Stored items
========================================================================
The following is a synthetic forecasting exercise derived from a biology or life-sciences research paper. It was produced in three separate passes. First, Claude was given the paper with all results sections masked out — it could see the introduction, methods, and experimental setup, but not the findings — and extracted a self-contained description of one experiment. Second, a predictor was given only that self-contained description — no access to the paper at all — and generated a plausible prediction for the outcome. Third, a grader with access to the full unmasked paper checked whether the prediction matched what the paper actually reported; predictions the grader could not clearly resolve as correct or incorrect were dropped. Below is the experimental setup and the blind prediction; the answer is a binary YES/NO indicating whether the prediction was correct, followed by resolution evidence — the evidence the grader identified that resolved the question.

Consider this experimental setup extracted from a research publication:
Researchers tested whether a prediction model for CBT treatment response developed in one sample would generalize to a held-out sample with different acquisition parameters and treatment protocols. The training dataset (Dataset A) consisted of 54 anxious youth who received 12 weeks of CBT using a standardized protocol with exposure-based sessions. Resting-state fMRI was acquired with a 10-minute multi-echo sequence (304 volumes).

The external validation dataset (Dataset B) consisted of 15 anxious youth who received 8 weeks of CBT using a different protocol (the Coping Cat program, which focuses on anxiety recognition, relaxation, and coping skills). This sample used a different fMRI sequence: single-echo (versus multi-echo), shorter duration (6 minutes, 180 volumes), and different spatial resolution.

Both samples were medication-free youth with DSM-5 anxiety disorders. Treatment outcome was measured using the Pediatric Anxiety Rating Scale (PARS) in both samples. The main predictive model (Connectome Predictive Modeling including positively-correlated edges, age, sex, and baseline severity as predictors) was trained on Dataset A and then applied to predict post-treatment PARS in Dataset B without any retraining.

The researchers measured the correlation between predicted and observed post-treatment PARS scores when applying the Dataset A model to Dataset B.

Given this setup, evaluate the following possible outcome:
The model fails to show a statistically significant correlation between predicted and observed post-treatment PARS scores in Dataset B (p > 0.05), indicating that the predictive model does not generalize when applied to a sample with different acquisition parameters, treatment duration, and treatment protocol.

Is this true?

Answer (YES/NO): NO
========================================================================
All of the data above should be output exactly.

__Exercise answer__:
The following is a synthetic forecasting exercise derived from a biology or life-sciences research paper. It was produced in three separate passes. First, Claude was given the paper with all results sections masked out — it could see the introduction, methods, and experimental setup, but not the findings — and extracted a self-contained description of one experiment. Second, a predictor was given only that self-contained description — no access to the paper at all — and generated a plausible prediction for the outcome. Third, a grader with access to the full unmasked paper checked whether the prediction matched what the paper actually reported; predictions the grader could not clearly resolve as correct or incorrect were dropped. Below is the experimental setup and the blind prediction; the answer is a binary YES/NO indicating whether the prediction was correct, followed by resolution evidence — the evidence the grader identified that resolved the question.

Consider this experimental setup extracted from a research publication:
Researchers tested whether a prediction model for CBT treatment response developed in one sample would generalize to a held-out sample with different acquisition parameters and treatment protocols. The training dataset (Dataset A) consisted of 54 anxious youth who received 12 weeks of CBT using a standardized protocol with exposure-based sessions. Resting-state fMRI was acquired with a 10-minute multi-echo sequence (304 volumes).

The external validation dataset (Dataset B) consisted of 15 anxious youth who received 8 weeks of CBT using a different protocol (the Coping Cat program, which focuses on anxiety recognition, relaxation, and coping skills). This sample used a different fMRI sequence: single-echo (versus multi-echo), shorter duration (6 minutes, 180 volumes), and different spatial resolution.

Both samples were medication-free youth with DSM-5 anxiety disorders. Treatment outcome was measured using the Pediatric Anxiety Rating Scale (PARS) in both samples. The main predictive model (Connectome Predictive Modeling including positively-correlated edges, age, sex, and baseline severity as predictors) was trained on Dataset A and then applied to predict post-treatment PARS in Dataset B without any retraining.

The researchers measured the correlation between predicted and observed post-treatment PARS scores when applying the Dataset A model to Dataset B.

Given this setup, evaluate the following possible outcome:
The model fails to show a statistically significant correlation between predicted and observed post-treatment PARS scores in Dataset B (p > 0.05), indicating that the predictive model does not generalize when applied to a sample with different acquisition parameters, treatment duration, and treatment protocol.

Is this true?

Answer (YES/NO): NO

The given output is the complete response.